I"m back! After over a year off from crafting, I've been bitten by the bug again. A lot has happened since my last post: I moved back in with my parents. I broke my collarbone in a nasty spill on my bike (the doctors fixed me back up all nice with a titanium plate and screws). I dipped my toe back into the dating pool (before deciding I wasn't really ready to go swimming again quite yet). Oh, yea, and I actually took that tour on my bicycle I was fantasizing about before, from my home in Fayetteville NC to Gainesville FL (about 1,000 miles in a little over 7 weeks), meeting a ton of incredible people along the way. It was almost nothing like I expected it would be, but it is definitely a life achievement I'm glad I got the chance to experience. (You can read about my trip
here.)
So, let me share a few of the fun things I've been working on. As per usual, I've been bouncing around a ton between mediums that would appear on the surface to be completely unrelated.
Yarn painting:
Complicated-looking beadwork:
Some watercolor painting that doesn't need to be shown here...
And lot and lots of crafting-vicariously-through-others. Google image search, and now Pinterest, have been both a blessing an a curse to me, in that they offer me limitless inspiration while also threatening (and often succeeding) to make me losing track of time, thinking up millions upon millions of ideas and projects in my head, only to never have them take form in the physical.
Most recently, polymer clay and wire wrapping seem to be what I have finally settled on at this point of time. I've had a bout of polymer clay obsession once before in high school, and working with it reminds me of how much fun it is to make different color swirls and patterns appear and change. Trying new techniques and then bunching up what you don't like only to have it be transformed, like magic, into something new: maybe something really cool. Swirl lentil beads (something I had tried to master in high school but couldn't seem to get the hang of) are now one of my favorite ways to use up little bits of scrap clay, and perfectly demonstrate what I mean. (You can see some in the picture below.)
I was attempting to make a filigree ornament (like
this) using a clay extruder I bought, only to realize that out of the 7 ropes I got from the die I was using, only the one in the center was actually usable for that project. It seemed too wasteful for me to continue with as I intended.What to do with all of the extra ropes that didn't make the cut? I took two of them and twisted them together. The result reminded me of very expensive handspun multi-stranded yarns I used to yearn for. I loved it. Then I coiled my new rope around itself in a spiral. I flattened it out, and admired the new sheet I had created. From trash to treasure, for sure! Then I was faced with a new challenge. What to do with it? I wanted to use it in a way that really showcased the colors. It had to be something that would make them pop, and not be hidden. At the same time, my little experimental sheet was only about 2 inches in diameter. There wasn't that much to work with.

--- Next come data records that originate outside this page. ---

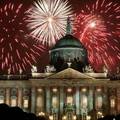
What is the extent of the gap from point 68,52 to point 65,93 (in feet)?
83.4

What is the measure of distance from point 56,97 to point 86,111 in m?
8.68

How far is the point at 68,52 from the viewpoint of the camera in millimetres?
189125

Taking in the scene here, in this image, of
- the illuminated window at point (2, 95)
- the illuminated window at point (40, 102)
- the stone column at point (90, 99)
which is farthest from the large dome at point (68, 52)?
the illuminated window at point (2, 95)

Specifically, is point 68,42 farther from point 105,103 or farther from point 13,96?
point 105,103

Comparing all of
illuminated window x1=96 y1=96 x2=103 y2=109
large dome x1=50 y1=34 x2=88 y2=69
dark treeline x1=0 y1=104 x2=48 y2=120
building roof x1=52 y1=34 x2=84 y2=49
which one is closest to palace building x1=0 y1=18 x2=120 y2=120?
illuminated window x1=96 y1=96 x2=103 y2=109

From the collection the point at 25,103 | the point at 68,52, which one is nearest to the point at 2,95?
the point at 25,103

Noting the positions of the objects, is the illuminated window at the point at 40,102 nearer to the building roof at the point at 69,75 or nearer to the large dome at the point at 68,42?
the building roof at the point at 69,75

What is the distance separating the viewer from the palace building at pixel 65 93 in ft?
543

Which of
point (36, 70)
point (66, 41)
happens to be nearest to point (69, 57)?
point (66, 41)

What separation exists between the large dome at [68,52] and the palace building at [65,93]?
59.3ft

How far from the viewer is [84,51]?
192 m

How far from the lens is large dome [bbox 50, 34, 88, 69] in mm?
188125

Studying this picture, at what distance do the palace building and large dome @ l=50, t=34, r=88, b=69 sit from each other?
18.1m

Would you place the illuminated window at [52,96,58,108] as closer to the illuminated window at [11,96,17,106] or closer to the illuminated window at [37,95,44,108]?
the illuminated window at [37,95,44,108]
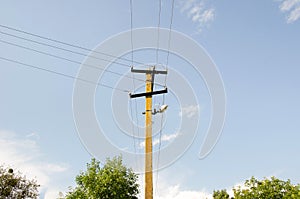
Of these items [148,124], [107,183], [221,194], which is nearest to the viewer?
[148,124]

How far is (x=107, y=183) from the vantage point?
31125 millimetres

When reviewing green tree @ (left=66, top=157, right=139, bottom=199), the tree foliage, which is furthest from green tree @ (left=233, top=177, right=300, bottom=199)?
green tree @ (left=66, top=157, right=139, bottom=199)

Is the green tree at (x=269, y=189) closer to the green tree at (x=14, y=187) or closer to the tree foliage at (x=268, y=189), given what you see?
the tree foliage at (x=268, y=189)

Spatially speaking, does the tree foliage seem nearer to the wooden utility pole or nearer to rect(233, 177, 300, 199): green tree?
rect(233, 177, 300, 199): green tree

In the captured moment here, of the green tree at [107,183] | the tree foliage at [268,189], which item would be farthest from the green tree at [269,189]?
the green tree at [107,183]

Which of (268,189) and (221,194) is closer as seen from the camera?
(268,189)

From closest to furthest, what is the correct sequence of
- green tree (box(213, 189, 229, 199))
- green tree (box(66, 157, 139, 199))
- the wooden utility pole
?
1. the wooden utility pole
2. green tree (box(66, 157, 139, 199))
3. green tree (box(213, 189, 229, 199))

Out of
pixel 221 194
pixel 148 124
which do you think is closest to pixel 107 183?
pixel 148 124

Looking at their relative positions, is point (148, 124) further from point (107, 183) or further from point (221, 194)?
point (221, 194)

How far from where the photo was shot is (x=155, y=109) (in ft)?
63.0

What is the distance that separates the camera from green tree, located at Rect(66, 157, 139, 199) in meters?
30.9

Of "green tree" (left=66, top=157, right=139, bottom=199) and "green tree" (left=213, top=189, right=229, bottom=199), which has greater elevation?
"green tree" (left=213, top=189, right=229, bottom=199)

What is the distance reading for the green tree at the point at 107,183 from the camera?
30.9 metres

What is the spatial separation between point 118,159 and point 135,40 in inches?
678
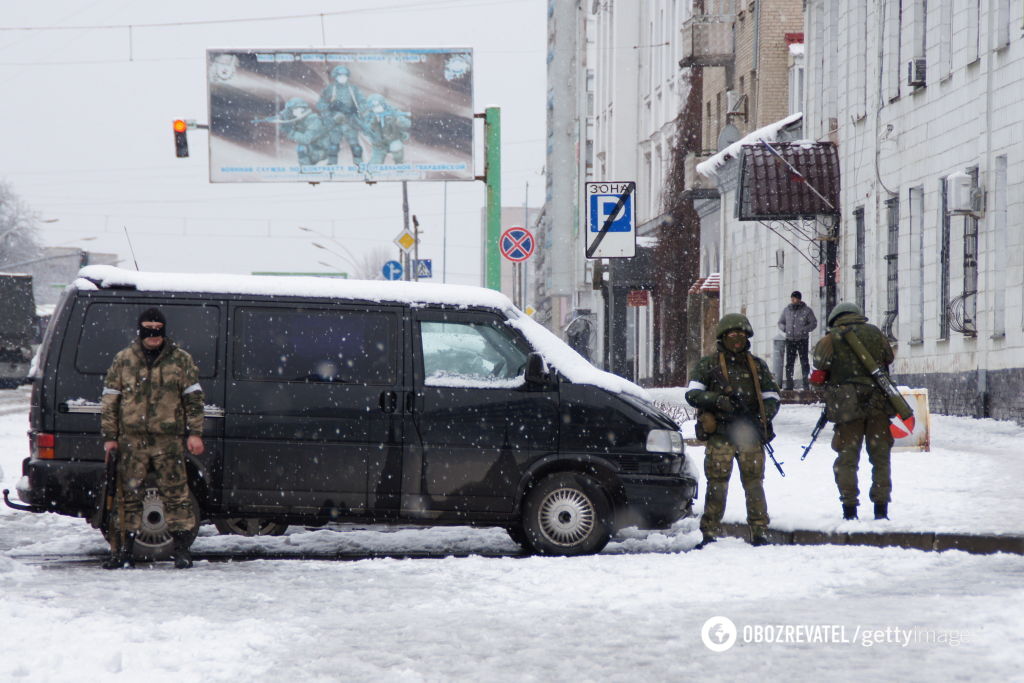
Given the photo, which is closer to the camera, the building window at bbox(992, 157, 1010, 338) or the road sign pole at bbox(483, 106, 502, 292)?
the building window at bbox(992, 157, 1010, 338)

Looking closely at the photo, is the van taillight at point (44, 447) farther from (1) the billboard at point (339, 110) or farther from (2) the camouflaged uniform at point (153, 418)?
(1) the billboard at point (339, 110)

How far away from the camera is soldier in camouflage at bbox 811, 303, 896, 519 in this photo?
12.4 meters

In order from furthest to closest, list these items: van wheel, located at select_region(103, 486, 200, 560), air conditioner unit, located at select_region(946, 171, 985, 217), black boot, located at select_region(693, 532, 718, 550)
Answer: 1. air conditioner unit, located at select_region(946, 171, 985, 217)
2. black boot, located at select_region(693, 532, 718, 550)
3. van wheel, located at select_region(103, 486, 200, 560)

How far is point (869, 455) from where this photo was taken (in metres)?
12.4

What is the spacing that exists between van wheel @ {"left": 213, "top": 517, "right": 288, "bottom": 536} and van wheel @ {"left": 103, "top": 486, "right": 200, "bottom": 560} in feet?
4.42

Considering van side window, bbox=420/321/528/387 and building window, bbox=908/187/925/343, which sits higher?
building window, bbox=908/187/925/343

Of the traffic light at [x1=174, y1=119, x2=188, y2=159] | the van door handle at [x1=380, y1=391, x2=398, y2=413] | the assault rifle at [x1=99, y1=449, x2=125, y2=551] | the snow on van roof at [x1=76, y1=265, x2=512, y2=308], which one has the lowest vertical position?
the assault rifle at [x1=99, y1=449, x2=125, y2=551]

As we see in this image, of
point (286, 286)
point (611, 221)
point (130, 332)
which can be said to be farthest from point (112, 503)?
point (611, 221)

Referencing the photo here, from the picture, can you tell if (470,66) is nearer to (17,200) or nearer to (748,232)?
(748,232)

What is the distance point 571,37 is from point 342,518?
281ft

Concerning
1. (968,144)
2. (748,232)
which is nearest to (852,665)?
(968,144)

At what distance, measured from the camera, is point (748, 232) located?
41.2m

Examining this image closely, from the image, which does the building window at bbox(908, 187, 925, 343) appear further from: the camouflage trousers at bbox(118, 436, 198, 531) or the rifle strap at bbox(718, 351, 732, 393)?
the camouflage trousers at bbox(118, 436, 198, 531)

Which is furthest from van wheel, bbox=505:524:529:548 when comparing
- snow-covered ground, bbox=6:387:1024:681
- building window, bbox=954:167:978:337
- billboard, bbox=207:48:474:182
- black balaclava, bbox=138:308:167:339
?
billboard, bbox=207:48:474:182
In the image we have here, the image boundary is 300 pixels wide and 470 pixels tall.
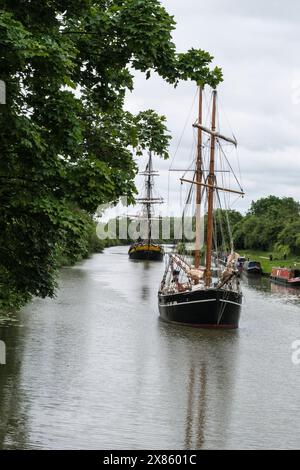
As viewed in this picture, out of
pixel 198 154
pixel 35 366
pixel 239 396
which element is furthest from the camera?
pixel 198 154

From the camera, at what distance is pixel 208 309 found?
42.3 m

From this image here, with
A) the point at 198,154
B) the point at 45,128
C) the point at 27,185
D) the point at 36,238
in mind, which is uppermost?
the point at 198,154

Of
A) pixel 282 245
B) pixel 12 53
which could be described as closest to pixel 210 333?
pixel 12 53

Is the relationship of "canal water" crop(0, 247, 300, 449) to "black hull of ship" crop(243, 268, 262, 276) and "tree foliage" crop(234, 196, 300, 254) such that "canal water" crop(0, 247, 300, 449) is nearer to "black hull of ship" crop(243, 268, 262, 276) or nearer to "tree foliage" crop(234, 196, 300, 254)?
"black hull of ship" crop(243, 268, 262, 276)

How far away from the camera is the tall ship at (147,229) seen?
5384 inches

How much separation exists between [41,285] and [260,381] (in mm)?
12810

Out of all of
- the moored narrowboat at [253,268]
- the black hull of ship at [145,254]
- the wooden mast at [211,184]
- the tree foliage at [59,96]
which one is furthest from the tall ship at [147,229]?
the tree foliage at [59,96]

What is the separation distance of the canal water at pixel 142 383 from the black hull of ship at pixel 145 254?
87.1m

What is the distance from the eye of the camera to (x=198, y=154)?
177 feet

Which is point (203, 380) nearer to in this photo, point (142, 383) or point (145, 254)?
point (142, 383)

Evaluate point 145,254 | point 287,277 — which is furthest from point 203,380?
point 145,254

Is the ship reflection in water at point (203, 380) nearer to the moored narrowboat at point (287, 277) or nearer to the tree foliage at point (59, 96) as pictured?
the tree foliage at point (59, 96)

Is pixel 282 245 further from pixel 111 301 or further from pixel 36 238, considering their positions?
pixel 36 238

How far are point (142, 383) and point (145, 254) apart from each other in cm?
11117
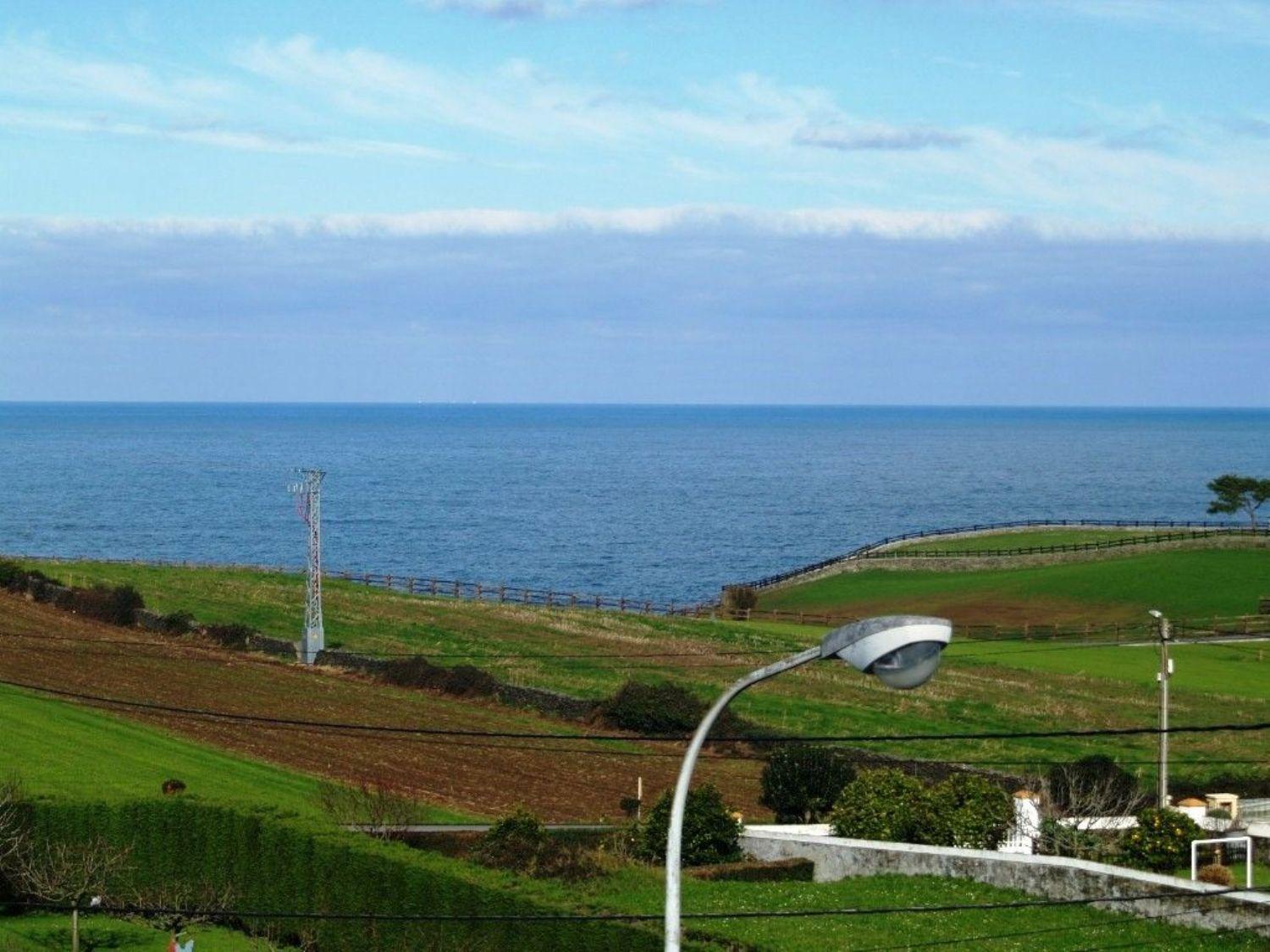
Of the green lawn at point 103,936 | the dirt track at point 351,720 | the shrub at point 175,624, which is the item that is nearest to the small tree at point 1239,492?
Answer: the shrub at point 175,624

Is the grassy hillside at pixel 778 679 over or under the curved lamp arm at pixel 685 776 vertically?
under

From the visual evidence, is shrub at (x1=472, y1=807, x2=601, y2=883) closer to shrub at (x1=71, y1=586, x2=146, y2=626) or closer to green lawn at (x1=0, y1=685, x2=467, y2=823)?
green lawn at (x1=0, y1=685, x2=467, y2=823)

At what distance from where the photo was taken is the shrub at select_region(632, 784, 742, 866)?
32281 millimetres

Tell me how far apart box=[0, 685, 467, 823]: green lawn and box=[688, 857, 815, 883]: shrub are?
685cm

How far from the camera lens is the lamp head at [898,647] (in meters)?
11.1

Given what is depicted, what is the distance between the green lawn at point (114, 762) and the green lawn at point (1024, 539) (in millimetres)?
65710

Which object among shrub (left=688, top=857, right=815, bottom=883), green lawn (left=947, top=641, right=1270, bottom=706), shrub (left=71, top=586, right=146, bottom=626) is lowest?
shrub (left=688, top=857, right=815, bottom=883)

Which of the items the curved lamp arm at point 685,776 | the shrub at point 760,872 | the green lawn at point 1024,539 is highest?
the curved lamp arm at point 685,776

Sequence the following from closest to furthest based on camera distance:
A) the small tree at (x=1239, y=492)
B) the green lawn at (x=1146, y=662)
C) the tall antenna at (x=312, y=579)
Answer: the green lawn at (x=1146, y=662)
the tall antenna at (x=312, y=579)
the small tree at (x=1239, y=492)

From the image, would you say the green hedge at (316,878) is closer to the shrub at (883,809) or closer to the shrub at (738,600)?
the shrub at (883,809)

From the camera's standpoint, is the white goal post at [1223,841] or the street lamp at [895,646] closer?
the street lamp at [895,646]

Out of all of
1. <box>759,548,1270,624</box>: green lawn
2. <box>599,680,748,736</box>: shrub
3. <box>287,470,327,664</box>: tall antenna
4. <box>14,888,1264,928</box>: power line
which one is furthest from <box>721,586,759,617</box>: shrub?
<box>14,888,1264,928</box>: power line

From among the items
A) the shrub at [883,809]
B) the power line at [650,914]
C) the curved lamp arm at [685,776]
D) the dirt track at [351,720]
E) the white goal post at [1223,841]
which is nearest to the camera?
the curved lamp arm at [685,776]

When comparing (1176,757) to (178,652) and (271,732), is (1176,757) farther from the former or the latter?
(178,652)
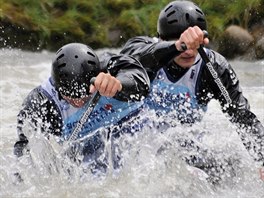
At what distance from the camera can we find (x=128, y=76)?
353 centimetres

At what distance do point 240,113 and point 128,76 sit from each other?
0.83m

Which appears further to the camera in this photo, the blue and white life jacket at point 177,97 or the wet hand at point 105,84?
the blue and white life jacket at point 177,97

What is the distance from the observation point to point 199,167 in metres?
4.04

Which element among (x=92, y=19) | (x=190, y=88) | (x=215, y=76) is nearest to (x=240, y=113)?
(x=215, y=76)

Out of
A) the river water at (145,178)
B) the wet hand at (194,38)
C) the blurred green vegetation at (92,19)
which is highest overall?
the wet hand at (194,38)

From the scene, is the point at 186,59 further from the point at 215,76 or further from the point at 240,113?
the point at 240,113

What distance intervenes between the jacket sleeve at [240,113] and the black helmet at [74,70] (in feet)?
2.74

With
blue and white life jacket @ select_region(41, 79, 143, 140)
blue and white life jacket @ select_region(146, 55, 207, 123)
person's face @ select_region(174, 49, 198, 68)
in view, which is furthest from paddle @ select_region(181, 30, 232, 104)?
blue and white life jacket @ select_region(41, 79, 143, 140)

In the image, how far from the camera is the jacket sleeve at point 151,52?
3.87 m

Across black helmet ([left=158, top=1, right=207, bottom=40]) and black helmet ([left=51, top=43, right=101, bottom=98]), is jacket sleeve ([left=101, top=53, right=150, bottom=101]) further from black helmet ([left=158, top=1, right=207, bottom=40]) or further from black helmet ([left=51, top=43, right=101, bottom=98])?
black helmet ([left=158, top=1, right=207, bottom=40])

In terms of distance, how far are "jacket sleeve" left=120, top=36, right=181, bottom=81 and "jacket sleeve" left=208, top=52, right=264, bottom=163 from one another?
14.3 inches

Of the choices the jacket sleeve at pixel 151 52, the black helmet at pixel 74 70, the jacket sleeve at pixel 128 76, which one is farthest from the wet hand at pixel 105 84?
the jacket sleeve at pixel 151 52

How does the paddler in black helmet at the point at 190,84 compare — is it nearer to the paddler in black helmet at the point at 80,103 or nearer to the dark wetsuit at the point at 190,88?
the dark wetsuit at the point at 190,88

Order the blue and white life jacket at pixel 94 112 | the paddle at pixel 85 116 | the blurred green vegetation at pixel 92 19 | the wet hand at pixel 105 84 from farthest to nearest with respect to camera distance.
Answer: the blurred green vegetation at pixel 92 19, the blue and white life jacket at pixel 94 112, the paddle at pixel 85 116, the wet hand at pixel 105 84
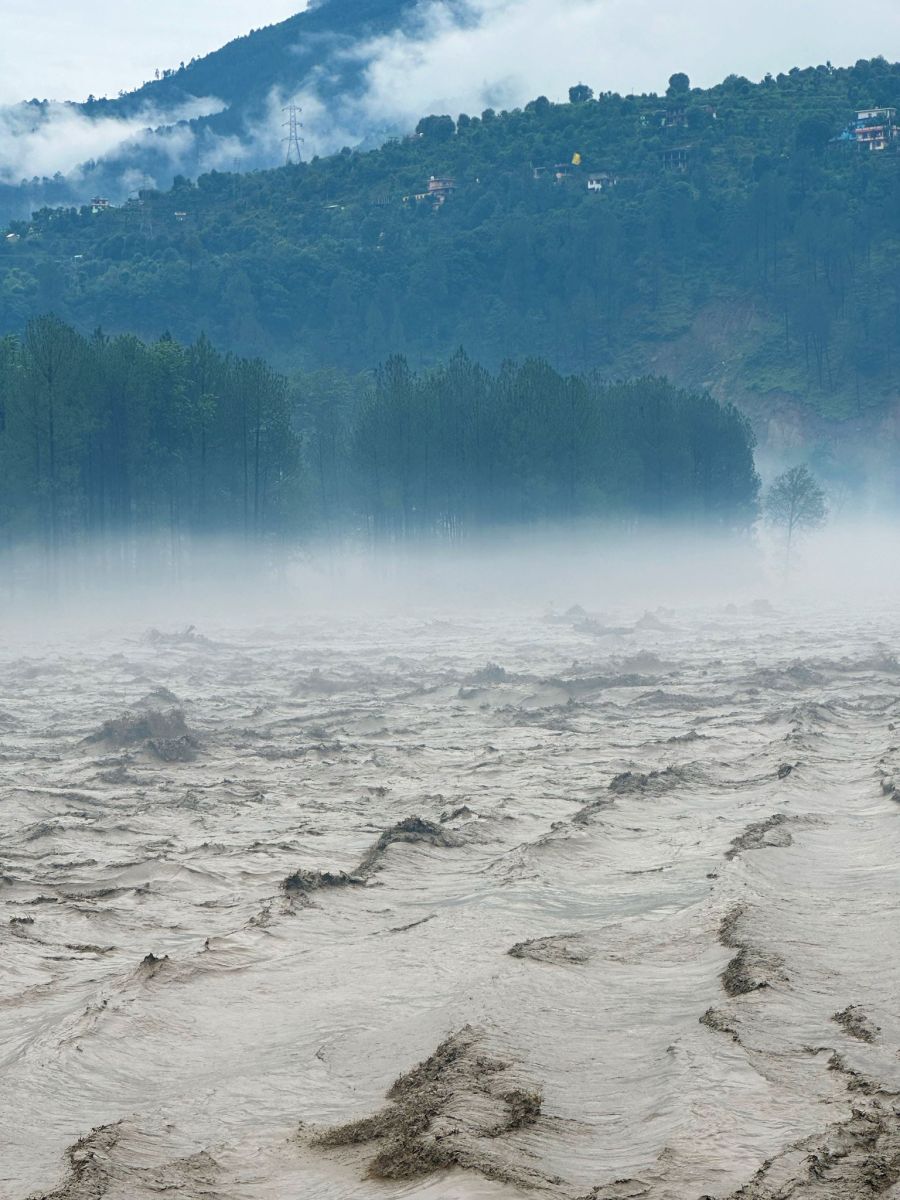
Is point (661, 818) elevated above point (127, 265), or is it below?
below

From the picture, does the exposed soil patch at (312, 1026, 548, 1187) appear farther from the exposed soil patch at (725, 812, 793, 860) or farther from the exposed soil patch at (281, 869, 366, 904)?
the exposed soil patch at (725, 812, 793, 860)

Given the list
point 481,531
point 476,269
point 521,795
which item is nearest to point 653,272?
point 476,269

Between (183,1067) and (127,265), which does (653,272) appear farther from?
(183,1067)

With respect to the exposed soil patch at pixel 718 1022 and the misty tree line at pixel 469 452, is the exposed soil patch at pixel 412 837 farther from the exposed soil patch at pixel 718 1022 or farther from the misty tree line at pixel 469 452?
the misty tree line at pixel 469 452

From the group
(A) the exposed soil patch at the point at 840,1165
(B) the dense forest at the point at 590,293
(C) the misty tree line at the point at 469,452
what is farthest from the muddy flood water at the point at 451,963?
(B) the dense forest at the point at 590,293

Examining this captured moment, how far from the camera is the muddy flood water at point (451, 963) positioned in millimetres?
7102

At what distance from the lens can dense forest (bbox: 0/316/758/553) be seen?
64.3m

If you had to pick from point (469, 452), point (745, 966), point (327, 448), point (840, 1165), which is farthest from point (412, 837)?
point (327, 448)

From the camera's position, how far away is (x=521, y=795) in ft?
58.5

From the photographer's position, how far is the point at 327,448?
94062mm

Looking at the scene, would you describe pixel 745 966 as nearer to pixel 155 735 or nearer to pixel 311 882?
pixel 311 882

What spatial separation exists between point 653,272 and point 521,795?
183967 millimetres

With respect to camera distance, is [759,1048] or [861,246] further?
[861,246]

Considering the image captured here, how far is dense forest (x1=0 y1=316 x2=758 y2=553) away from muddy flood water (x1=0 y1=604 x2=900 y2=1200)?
42.6 meters
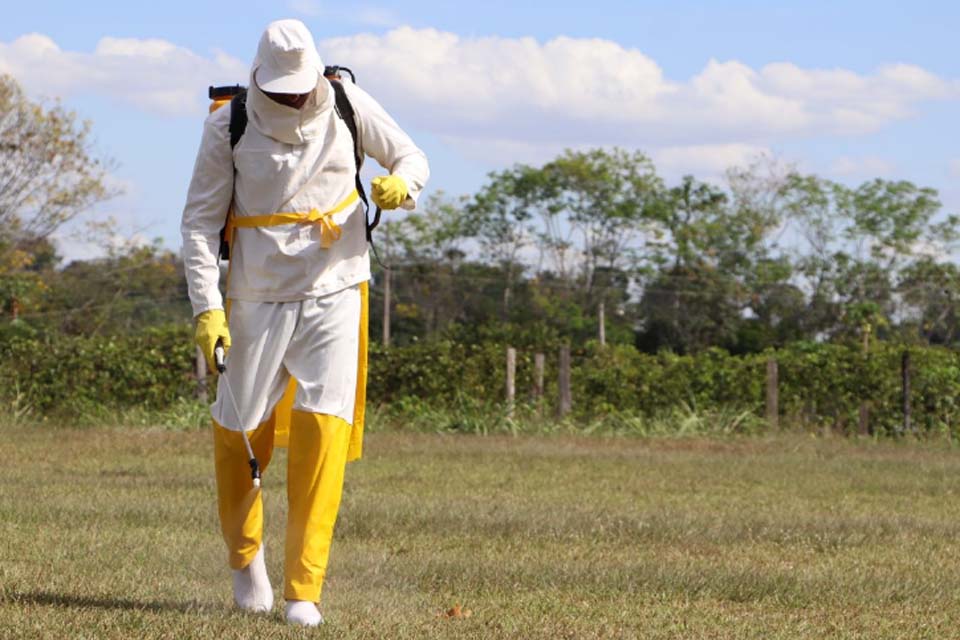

I took my inspiration from a necklace I had seen
here, and used my wavy cutter to cut thin strips. This doubled the size of the sheet I had to work with. I still had to decide what to make with it. I had finally gotten my hands on a heart shaped cookie cutter, so I made some hearts, intending for them to be eventually become pendants. I really liked what I had done, and it was something that I thought would be fairly easy to replicate. I made another set of ropes and eagerly coiled them up the way I had before, only to be slightly disappointed. It wasn't that it was ugly, but it did not have the many subtle variations in color that my first experiment did. This version was much more bold and took on almost a checker pattern.
I was inspired by something that I had seen in one of my Google image search inspiration-junkie sessions. I remembered it as being a cartoony-whimsical vibed clock, made with wedges of vibrant colors and patterns all swirling in toward the middle. I couldn't find the image I was seeing in my head, but I did find something similar (which I can't seem to find this time around either. Go figure.) Not having a strong reference picture scared me a little bit (I suppose I'm afraid I'm always about to do something "wrong," which is absolutely silly when dealing with art. Gotta let it flow!) but I sucked it up and ended up with something reminiscent of the could-be-a-clock picture in my head I swear I saw at one point. Here's a taste of some of the pretty things I've been cooking up:
Wire wrapping, though, is something that I have not played with all too much. The seed was planted in my time in Montana, perhaps, when I was doing my best to make decent looking jewelry out of origami. I need a lot more practice, and almost definitely a better set of pliers, but the swirling and looping and the fact that you can be as freeform or as precise as you want is very attractive to me (this is also probably why I like polymer clay so much as well). The fact that I made an awesome necklace in about half an hour of just messing around after giving up on some of the other techniques I was trying to figure out doesn't hurt in the positive re-enforcement/encouragement/instant gratification department. The (false) appearance of a never ending spool of wire also definitely helps with the creative process. No need to worry about "messing up," when there's lots more where that came from.